[[ Text provided, beginning ]]
We use “false” at the end to let Excel know that we only want exact matches on the URLs. This formula should populate a URL. Then, drag the formula down through the rest of the ad groups. Copy the data and use “Paste Values” to get rid of any existing formulas.

 

Customization – The Easy Part

 

The VLOOKUP will help you repopulate the final URLs after removing duplicates and filtering. Once you have the accurate campaign, ad group, and final URLs populated, duplicate the entire set (so there is two of everything) and filter again in ascending order. I use two versions of the promotion as a standard, but you can either skip or add to this step depending on how many versions of the promotion you want to create. For the sake of this post, I will continue as if we are using two versions. At this point, your template structure should look similar to this:

 

Your template structure

 

Once you make it to this step, the hard part is over! You now will need to add the necessary column headings to create an Expanded Text Ad. I find it best to have them in this order, starting in Column A:

 

  1. Campaign
  2. Ad group
  3. Headline 1
  4. Headline 2
  5. Description
  6. Path 1
  7. Path 2
  8. Final URL
  9. Label

 

It is also wise to add in character counts after the headlines, descriptions, and paths to ensure you follow the appropriate character limits. This can be done by using the formula “=LEN(cell you want the character count for).”

 

Check the length of your headlines

 

Your template structure should now look like this:

 

Promo copy template

 

At this point, your promo template can be as general or as custom as you would like. I typically will use the same Headline 1, Path 1, Path 2, and obviously the same Final URL, across all promotions. I then color code the cells that will change with each new promotion. Here’s an example:

 

Color coded promo copy template

 

With this setup, I would know to always change anything with color. Typically, I will use the same description for each promotion, and always the same label, which is why they are one color. There are two colors for “Headline 2” to remind me that I will create two versions. Here is what the final, filled-in template would look like:

 

Final promo copy template

 

AdWords Editor And Interface Automation

 

At this point, the template is now ready to upload in AdWords Editor or the AdWords Interface. As a note, the character counts should automatically not import with the rest of your ads, if you choose to use Editor (recommended). Also, you may be wondering why I snuck in a “Label” column. The answer is because labels are the key to making this process easy and quick! If you aren’t using labels in your accounts, then start today as they make life much easier. They allow you to pause ads in bulk, enable in bulk, and set up automation in bulk. To make these bulk promo decisions go to the “Ads” tab in the AdWords interface and filter by label:

 

Filter by label

 

From there you can find the promo label and select all of the ads in the promotion. Then, you can set an automated rule to enable ads when the sale begins and pause ads when the sale ends. This is especially beneficial during the holidays where you can be proactive and set up promos ahead of time. It also helps with managing promotions when you are away from the office, on a holiday, vacation, etc.
[[ Text provided, end ]]
[[ Given entries, beginning ]]
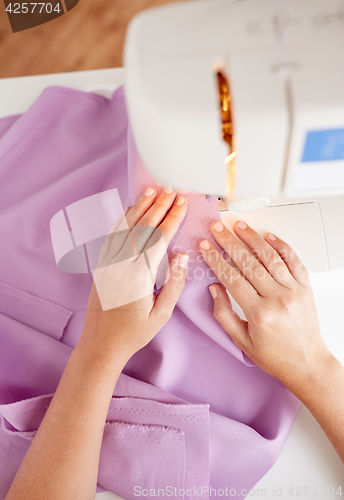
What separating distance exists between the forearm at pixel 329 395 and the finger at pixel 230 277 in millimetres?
163

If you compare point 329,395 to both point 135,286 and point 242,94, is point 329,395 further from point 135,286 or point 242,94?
point 242,94

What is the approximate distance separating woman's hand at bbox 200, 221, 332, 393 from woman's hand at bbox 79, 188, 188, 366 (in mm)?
74

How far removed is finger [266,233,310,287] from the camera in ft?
2.14

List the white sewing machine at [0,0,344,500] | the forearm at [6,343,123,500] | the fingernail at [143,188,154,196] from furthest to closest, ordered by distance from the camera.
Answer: the fingernail at [143,188,154,196] < the forearm at [6,343,123,500] < the white sewing machine at [0,0,344,500]

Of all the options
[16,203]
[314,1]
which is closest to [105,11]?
[16,203]

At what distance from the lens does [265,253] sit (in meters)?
0.66

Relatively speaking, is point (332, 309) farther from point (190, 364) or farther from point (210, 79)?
point (210, 79)

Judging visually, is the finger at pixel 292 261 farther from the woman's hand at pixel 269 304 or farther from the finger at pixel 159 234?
the finger at pixel 159 234

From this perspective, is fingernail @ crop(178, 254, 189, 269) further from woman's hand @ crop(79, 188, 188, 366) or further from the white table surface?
the white table surface

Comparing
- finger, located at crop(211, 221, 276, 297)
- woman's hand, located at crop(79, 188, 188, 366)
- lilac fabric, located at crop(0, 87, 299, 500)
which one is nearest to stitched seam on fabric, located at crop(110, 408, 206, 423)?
lilac fabric, located at crop(0, 87, 299, 500)

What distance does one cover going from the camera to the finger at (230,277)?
0.63 meters

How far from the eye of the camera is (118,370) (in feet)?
2.06

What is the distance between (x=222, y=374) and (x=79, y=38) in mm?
1633

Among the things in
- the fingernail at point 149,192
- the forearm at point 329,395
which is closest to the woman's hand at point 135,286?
the fingernail at point 149,192
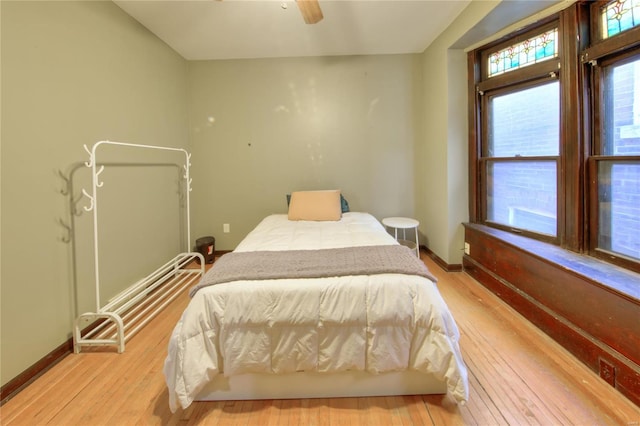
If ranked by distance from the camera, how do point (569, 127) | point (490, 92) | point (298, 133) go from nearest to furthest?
point (569, 127), point (490, 92), point (298, 133)

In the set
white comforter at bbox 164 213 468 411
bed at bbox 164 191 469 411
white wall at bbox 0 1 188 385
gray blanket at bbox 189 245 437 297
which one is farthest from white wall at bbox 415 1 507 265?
white wall at bbox 0 1 188 385

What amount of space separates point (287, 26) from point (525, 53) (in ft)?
6.68

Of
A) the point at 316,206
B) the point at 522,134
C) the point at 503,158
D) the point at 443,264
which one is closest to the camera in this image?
the point at 522,134

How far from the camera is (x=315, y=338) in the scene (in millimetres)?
1419

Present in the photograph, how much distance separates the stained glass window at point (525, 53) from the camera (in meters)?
2.24

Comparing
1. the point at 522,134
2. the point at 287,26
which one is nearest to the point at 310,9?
the point at 287,26

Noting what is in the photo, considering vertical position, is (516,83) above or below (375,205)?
above

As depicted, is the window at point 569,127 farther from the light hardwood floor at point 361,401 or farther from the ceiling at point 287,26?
the light hardwood floor at point 361,401

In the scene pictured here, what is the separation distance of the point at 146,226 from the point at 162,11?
1832 millimetres

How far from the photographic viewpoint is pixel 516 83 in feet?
8.36

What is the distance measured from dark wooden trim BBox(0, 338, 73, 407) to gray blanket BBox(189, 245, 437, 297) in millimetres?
1047

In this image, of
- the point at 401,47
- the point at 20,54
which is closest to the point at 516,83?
the point at 401,47

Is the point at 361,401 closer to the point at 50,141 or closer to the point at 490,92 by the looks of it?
the point at 50,141

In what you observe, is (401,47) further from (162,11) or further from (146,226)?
(146,226)
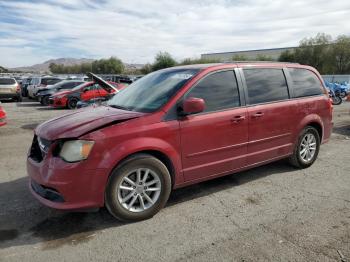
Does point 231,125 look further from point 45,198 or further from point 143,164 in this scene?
point 45,198

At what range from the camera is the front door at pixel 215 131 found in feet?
13.4

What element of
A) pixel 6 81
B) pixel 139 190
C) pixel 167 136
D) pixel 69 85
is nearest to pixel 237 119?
pixel 167 136

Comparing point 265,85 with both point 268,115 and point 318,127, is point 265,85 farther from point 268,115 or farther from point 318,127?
point 318,127

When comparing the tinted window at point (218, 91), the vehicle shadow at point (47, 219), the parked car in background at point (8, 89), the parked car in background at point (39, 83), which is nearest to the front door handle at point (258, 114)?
[[ Given entries, end ]]
# [To do]
From the text on building an AdWords promo template, return the part that opens with the words "From there you" and closes with "holiday, vacation, etc.". The listing plays no part in this work.

# [Response to the exercise]
From there you can find the promo label and select all of the ads in the promotion. Then, you can set an automated rule to enable ads when the sale begins and pause ads when the sale ends. This is especially beneficial during the holidays where you can be proactive and set up promos ahead of time. It also helps with managing promotions when you are away from the office, on a holiday, vacation, etc.